Wednesday, December 31, 2008

Zimbabwe's Nightmare Continues

Robert Mugabe's disastrous rule continues to haunt Zimbabweans as the specter of a widespread cholera epidemic makes an already awful situation that much worse. Mugabe's government, which had previously claimed that there wasn't an epidemic and that things were under control, finally relented and admitted that they need foreign assistance to get the epidemic under control.
Zimbabwe is enlisting the help of doctors from Bangladesh to help arrest a cholera outbreak that’s sickened more than 29,000 people and risks infecting more as heavy rain threatens to spread contaminated water, a World Health Organization official said.

Zimbabwe’s government agreed to accept assistance from 10 doctors from the South Asian country, which itself is prone to outbreaks of waterborne diseases, said Gregory Hartl, a WHO spokesman in Geneva. Members of the Bangladeshi team will be deployed in each of Zimbabwe’s 10 provinces, he said.

“The Bangladeshis have a huge amount of experience dealing with cholera,” Hartl said in a telephone interview today.

Cholera, which causes profuse watery diarrhea and vomiting that can lead to fatal dehydration and shock, has killed 1,518 people in Zimbabwe’s biggest outbreak of the disease, the WHO said in a Dec. 26 statement. The United Nations agency said 26,497 cases had been reported by Dec. 25. Latest estimates put the number of cases at more than 29,000, Hartl said today.
The medical treatment is one thing, but the reason that the disease has become epidemic in Zimbabwe is because Mugabe's economic policies have destroyed the country and the infrastructure has broken down - disintegrated is more like it.

Mugabe refuses to tolerate any dissent, and continues to hold human rights advocates.
The group includes human rights activist Jestina Mukoko, who went missing for three weeks before being brought to court last week.

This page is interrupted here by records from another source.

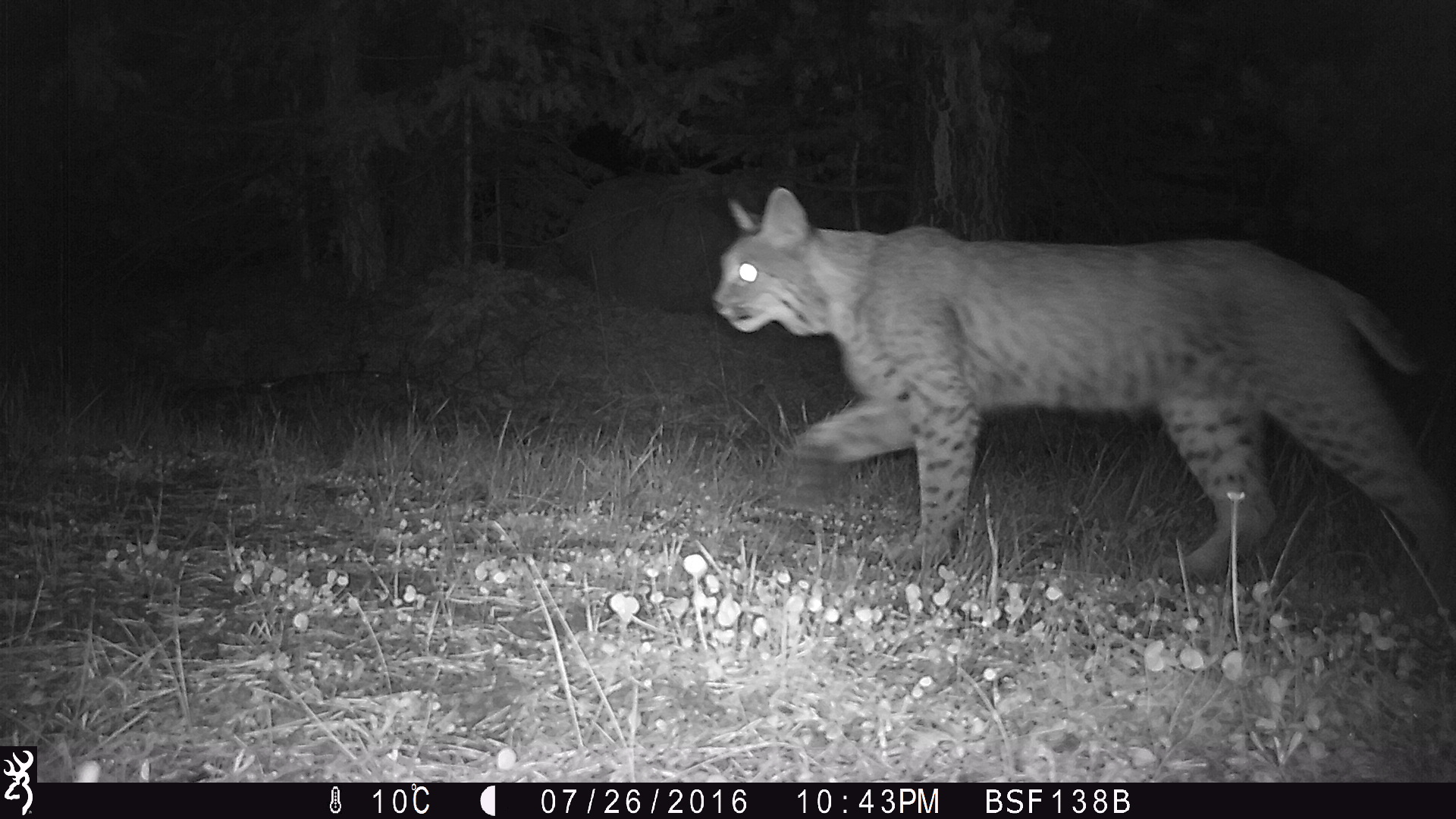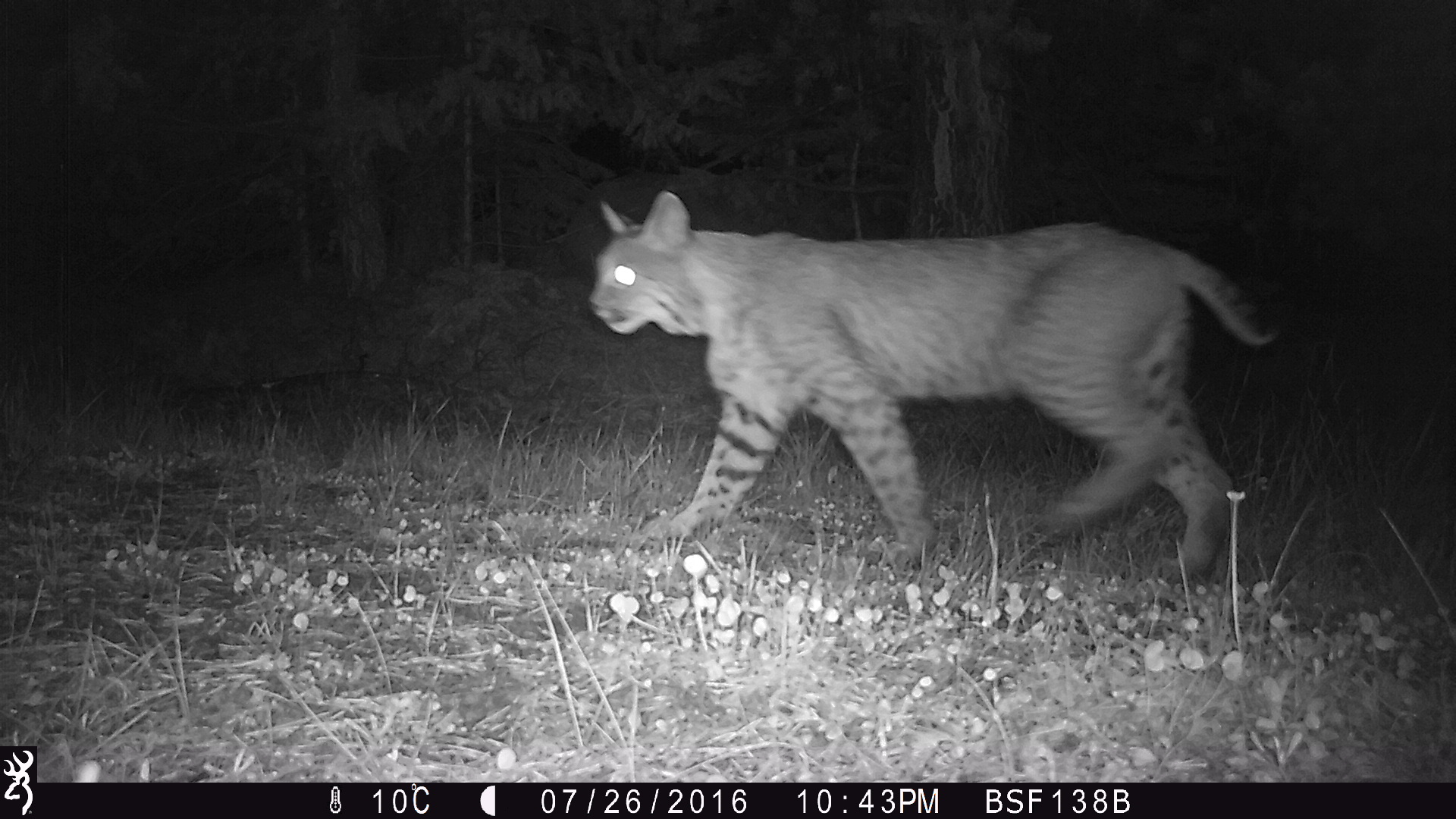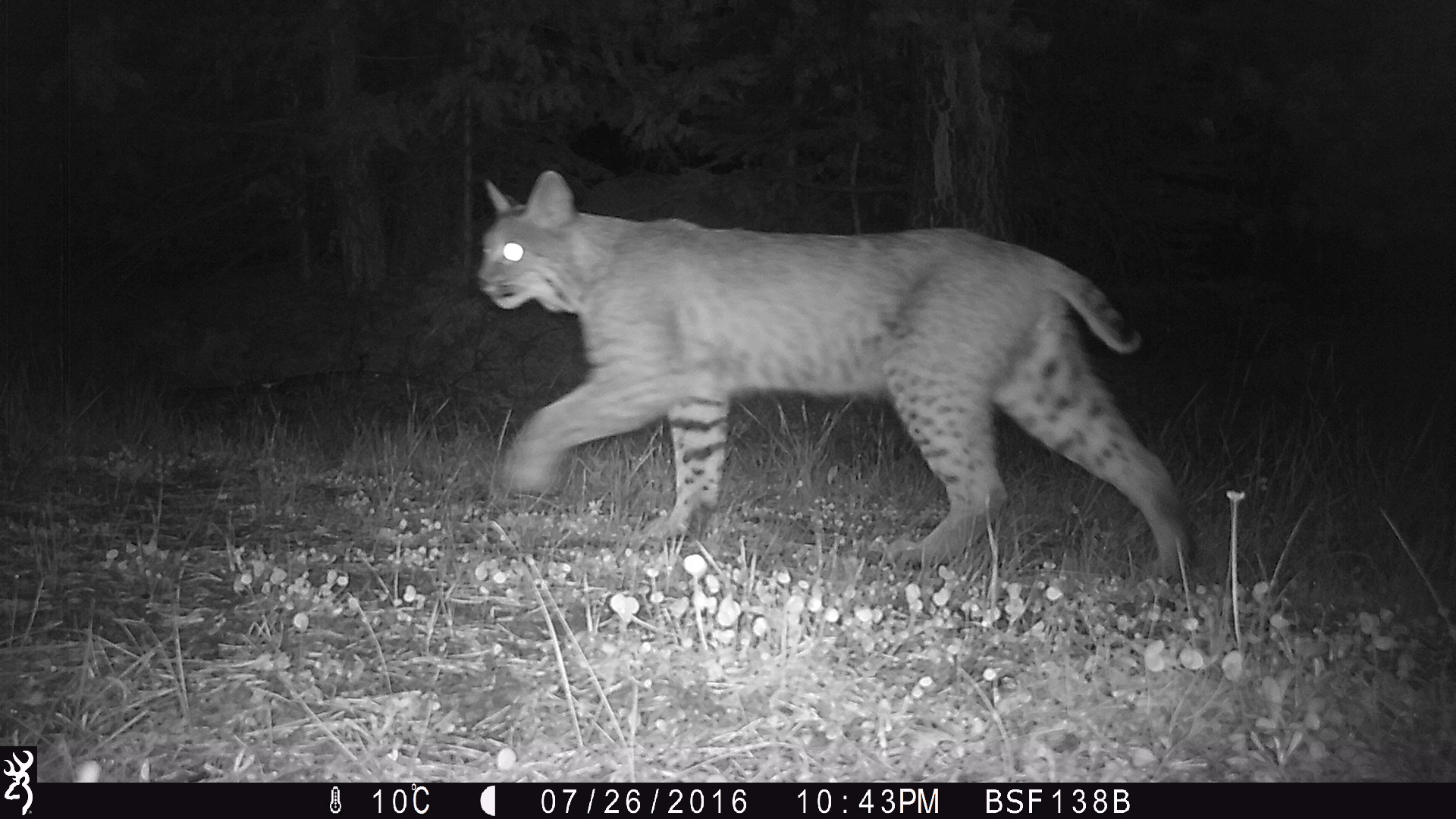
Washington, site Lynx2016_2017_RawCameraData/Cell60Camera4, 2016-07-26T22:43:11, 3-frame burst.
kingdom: Animalia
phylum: Chordata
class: Mammalia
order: Carnivora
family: Felidae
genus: Lynx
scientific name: Lynx rufus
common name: bobcat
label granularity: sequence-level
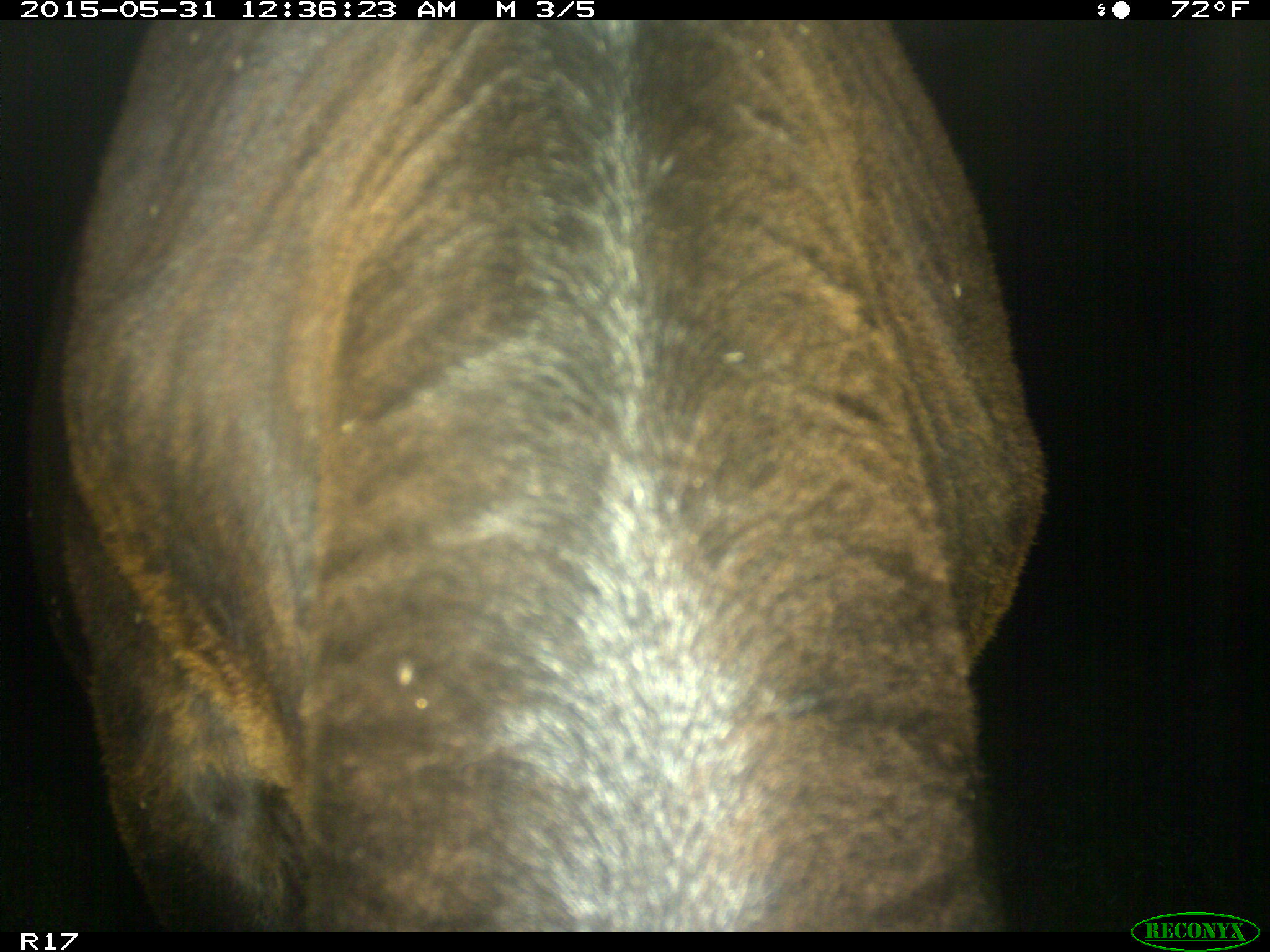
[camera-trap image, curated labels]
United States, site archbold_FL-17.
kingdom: Animalia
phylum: Chordata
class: Mammalia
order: Artiodactyla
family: Bovidae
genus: Bos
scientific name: Bos taurus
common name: domestic cow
Bos taurus (domestic cow).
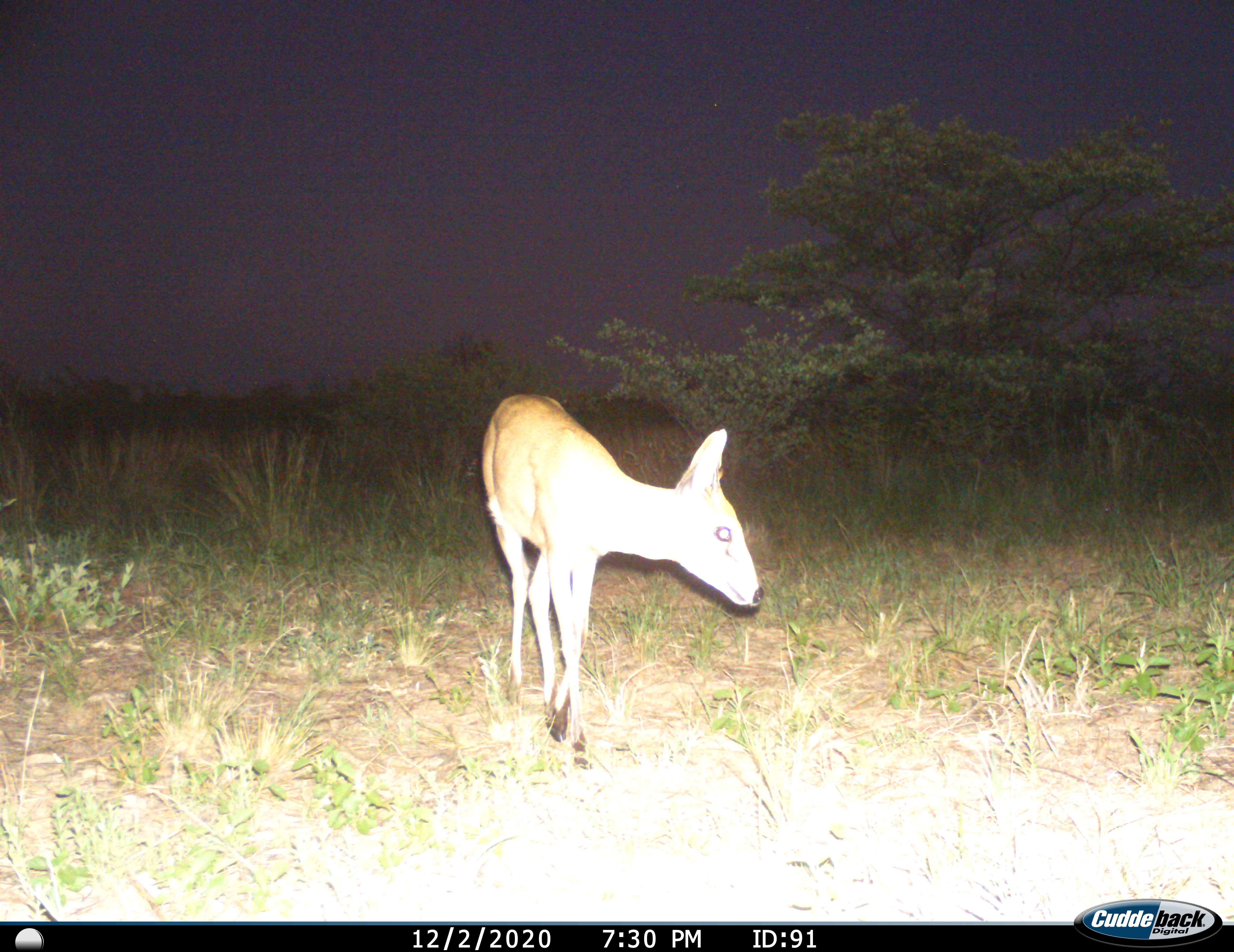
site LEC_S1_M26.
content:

The police had initially denied they were holding Ms Mukoko, who was seized from her home by a group of armed men.

The abduction and arrests have raised doubts about a power-sharing deal.

Opposition leader Morgan Tsvangirai signed a deal to join a unity government in September but this has never been implemented.

He says he will pull out of the deal unless the abduction of opposition activists stops.
There's no reason that Tsvangirai should believe that a power sharing deal is possible. Mugabe simply is unwilling to share power, and he's stolen two elections to assure himself of continued power for the foreseeable future.